Kilmer was one of America’s most promising young poets. Born in New Brunswick, New Jersey, he showed a passion for writing while attending Rutgers College and Columbia University. At the age of twenty-six he produced his most famous poem, "Trees." This became one of the most quoted verse among schoolchildren in the first half of the twentieth century.
I think that I shall never see
A poem as lovely as a tree.
A tree whose hungry mouth is pressed
Against the earth’s sweet flowing breast;
A tree that looks at God all day,
And lifts her leafy arms to pray;
A tree that may in Summer wear
A nest of robins in her hair;
Upon whose bosom snow has lain;
Who intimately lives with rain.
Poems are made by fools like me,
But only God can make a tree.
Knowing of Kilmer’s life, most Evangelicals believe he was definitely born again, though he and his wife became Catholics. When America went to war in 1917, Kilmer believed he had to sign up. He was assigned to the famous and distinguished Fighting Sixty-Ninth Division.

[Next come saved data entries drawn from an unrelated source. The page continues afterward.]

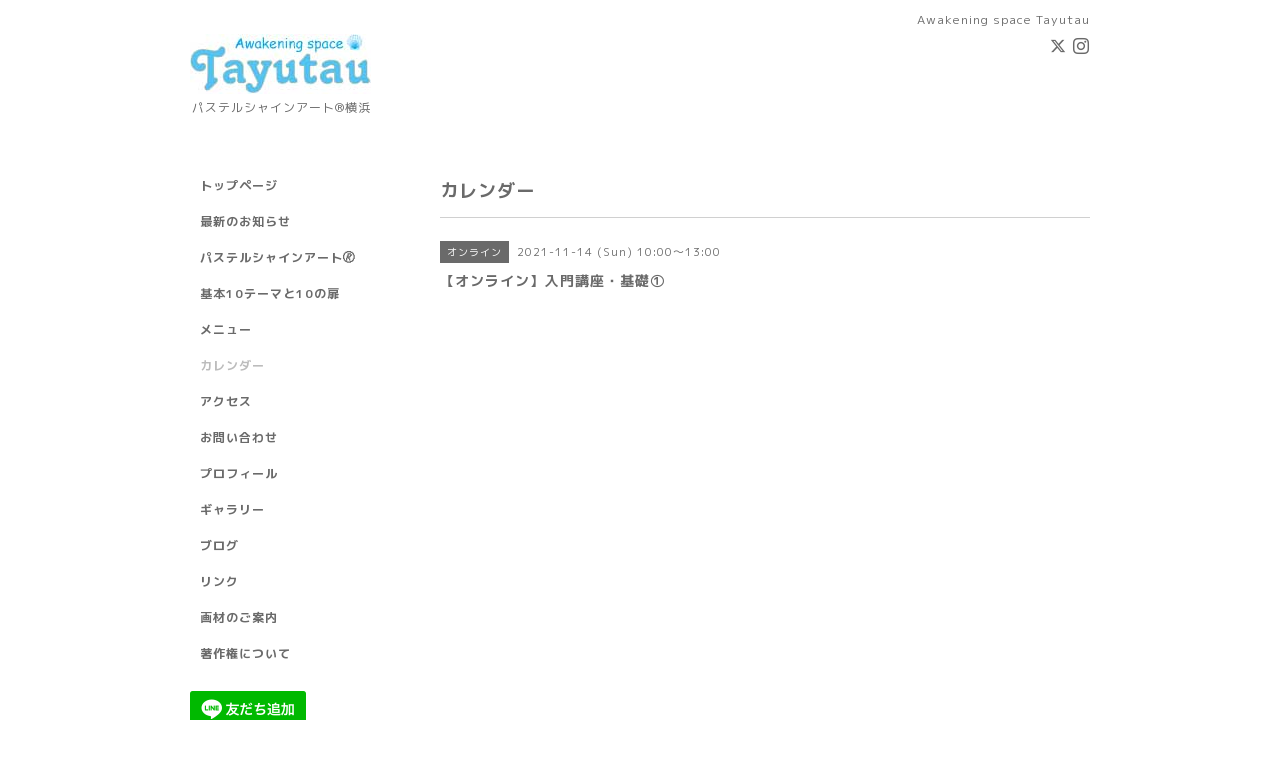

--- FILE ---
content_type: text/html; charset=utf-8
request_url: https://tayutau.net/calendar/4191868
body_size: 2387
content:
<!DOCTYPE html PUBLIC "-//W3C//DTD XHTML 1.0 Transitional//EN" "http://www.w3.org/TR/xhtml1/DTD/xhtml1-transitional.dtd">
<html xmlns="http://www.w3.org/1999/xhtml" xml:lang="ja" lang="ja">
<head>
<meta http-equiv="content-type" content="text/html; charset=utf-8" />
<title>【オンライン】入門講座・基礎① - Awakening space Tayutau</title>
<meta name="viewport" content="width=device-width, initial-scale=1, maximum-scale=1, user-scalable=yes" />
<meta name="keywords" content="Awakening space Tayutau" />
<meta name="description" content="" />
<meta property="og:title" content="Awakening space Tayutau" />
<meta property="og:image" content="https://cdn.goope.jp/82287/210209153746xxbv.jpg" />
<meta property="og:site_name" content="Awakening space Tayutau" />
<meta http-equiv="content-style-type" content="text/css" />
<meta http-equiv="content-script-type" content="text/javascript" />
<link rel="shortcut icon" href="//cdn.goope.jp/82287/210130172128-6015170849023.ico" />
<link rel="alternate" type="application/rss+xml" title="Awakening space Tayutau / RSS" href="/feed.rss" />
<style type="text/css" media="all">@import "/style.css?508825-1555417335";</style>
<script type="text/javascript" src="/assets/jquery/jquery-1.9.1.min.js"></script>
<script type="text/javascript" src="/js/tooltip.js"></script>
<script type="text/javascript" src="/assets/responsiveslides/responsiveslides.min.js"></script>
<script type="text/javascript" src="/assets/colorbox/jquery.colorbox-min.js"></script>
<script src="/js/theme_simple2/init.js"></script>

    <script>
      $(document).ready(function(){
      $("#main").find(".thickbox").colorbox({rel:'thickbox',maxWidth: '98%'});
      });
    </script>

</head>

<body id="calendar">
<div id="wrapper">
<div id="wrapper_inner">

<!-- ヘッダー部分ここから // -->
<div id="header">
<div id="header_inner">


    <div class="shop_title">
      <div class="shop_name shop_name_sp">Awakening space Tayutau</div>
      <div class="shop_rss shop_rss_sp"><a href="/feed.rss"><img src="/img/icon/rss2.png" /></a></div>
      <div class="shop_tel shop_tel_sp">Tel&nbsp;/&nbsp;090-7010-7612</div>
      <div class="header_social_wrap">
        
        <a href="https://twitter.com/twinklestera" target="_blank">
          <span class="icon-twitter"></span>
        </a>
        

        

        
        <a href="https://www.instagram.com/twinklestera/" target="_blank">
          <span class="icon-instagram"></span>
        </a>
        
      </div>
    </div>


  <div class="site_title">
    <h1 class="site_logo">
      <a class="shop_sitename" href="https://tayutau.net"><img src='//cdn.goope.jp/82287/210209153746xxbv_m.jpg' alt='Awakening space Tayutau' /></a>
    </h1>
    <div class="site_description site_description_smartphone">パステルシャインアート®横浜</div>
  </div>


</div>
</div>
<!-- // ヘッダー部分ここまで -->


<div id="contents">
<div id="contents_inner">


  <!-- メイン部分ここから -->
  <div id="main">
  <div id="main_inner">

    


    


    


    


    
    <!----------------------------------------------

      ページ：カレンダー

    ---------------------------------------------->
    <h2 class="page_title">カレンダー</h2>

    


    
      <div class="schedule_detail">
        <div>
        <span class="schedule_detail_category">オンライン</span>&nbsp; <span class="schedule_detail_date">2021-11-14 (Sun) 10:00～13:00</span>
        </div>
        <div class="schedule_detail_title">
          【オンライン】入門講座・基礎①
        </div>
        <div class="schedule_detail_body wysiwyg">
          
          
          <br class="clear" />
        </div>
      </div>
    

    


    


    


    

    

    

    


    


  </div>
  </div>
  <!-- // メイン部分ここまで -->

</div>
</div>
<!-- // contents -->


<!-- ナビゲーション部分ここから // -->
<div id="navi">
<div id="navi_inner">
  <ul>
    
    <li><a href="/"  class="navi_top">トップページ</a></li>
    
    <li><a href="/info"  class="navi_info">最新のお知らせ</a></li>
    
    <li><a href="/free/lesson"  class="navi_free free_196782">パステルシャインアート🄬</a></li>
    
    <li><a href="/free/open_sesame"  class="navi_free free_458689">基本10テーマと10の扉</a></li>
    
    <li><a href="/menu"  class="navi_menu">メニュー</a></li>
    
    <li><a href="/calendar"  class="navi_calendar active">カレンダー</a></li>
    
    <li><a href="/about"  class="navi_about">アクセス</a></li>
    
    <li><a href="/contact"  class="navi_contact">お問い合わせ</a></li>
    
    <li><a href="/free/profile"  class="navi_free free_196597">プロフィール</a></li>
    
    <li><a href="/photo"  class="navi_photo">ギャラリー</a></li>
    
    <li><a href="https://ameblo.jp/as-tayutau/" target="_blank" class="navi_links links_41112">ブログ</a></li>
    
    <li><a href="/free/link"  class="navi_free free_197300">リンク</a></li>
    
    <li><a href="/staff"  class="navi_staff">画材のご案内</a></li>
    
    <li><a href="/free/copyright"  class="navi_free free_218036">著作権について</a></li>
    
  </ul>
  <br class="clear" />
</div>
<!-- ナビゲーションパーツここから // -->
<div id="navi_parts">
<div class="navi_parts_detail">
<a href="https://lin.ee/edOQDCN"><img src="https://scdn.line-apps.com/n/line_add_friends/btn/ja.png" alt="友だち追加" height="36" border="0"></a>
</div>
</div>

<!-- // ナビゲーションパーツここまで -->
</div>
<!-- // ナビゲーション部分ここまで -->


<!-- サイドバー部分ここから // -->
<div id="sidebar">
<div id="sidebar_inner">

  <div class="today_area today_area_smartphone">
    <div class="today_title">2026.01.18 Sunday</div>
    
    <div class="today_schedule">
      <div class="today_schedule_title">
        <a href="/calendar/6588875">13:00 【対面】わくわくワーク</a>
      </div>
      <div class="today_schedule_body">
        
      </div>
       </div>
       
  </div>


  <div class="counter_area counter_area_smartphone">
    <div class="counter_title">カウンター</div>
    <div class="counter_today">
      Today&nbsp;:&nbsp;<span class="num">402</span>
    </div>
    <div class="counter_yesterday">
      Yesterday&nbsp;:&nbsp;<span class="num">2742</span>
    </div>
    <div class="counter_total">
      Total&nbsp;:&nbsp;<span class="num">508909</span>
    </div>
  </div>


  <div class="qr_area qr_area_smartphone">
    <div class="qr_title">携帯サイト</div>
    <div class="qr_img"><img src="//r.goope.jp/qr/as-tayutau"width="100" height="100" /></div>
  </div>

  

</div>

</div>
<!-- // サイドバー部分ここまで -->


<!-- フッター部分ここから // -->
<div id="footer">
<div id="footer_inner">

 <div class="shop_title_footer clearfix">
      <div class="shop_info_footer">
        <div class="shop_rss shop_rss_footer shop_rss"><a href="/feed.rss"><img src="/img/icon/rss2.png" /></a></div>
        <div class="shop_name shop_name_footer">Awakening space Tayutau&nbsp; </div>
      </div>
      <div class="shop_tel shop_tel_footer">090-7010-7612</div>
  </div>

  <div class="copy_powered">

  <div class="copyright copyright_smartphone">&copy;2026 <a href="https://tayutau.net">Awakening space Tayutau</a>. All Rights Reserved.</div>

  <div class="powered powered_smartphone">Powered by <a href="https://goope.jp/">グーペ</a> / <a href="https://admin.goope.jp/">Admin</a></div>

  </div>

  <br class="clear" />

</div>
</div>
<!-- // フッター部分ここまで -->

</div>
</div>

</body>
</html>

While in France he penned his last literary work, a poem entitled "Prayer of a Soldier in France." Volunteering to scout behind enemy lines to find a German machine-gun nest, Kilmer was killed instantly by a single sniper’s bullet. In his last letter home he wrote:
"Pray that I may love God more. To love Him more passionately, more constantly, without distractions."
Kilmer died at the age of thirty-one. After the war, the training facility in New Jersey where he trained, was named "Camp Kilmer."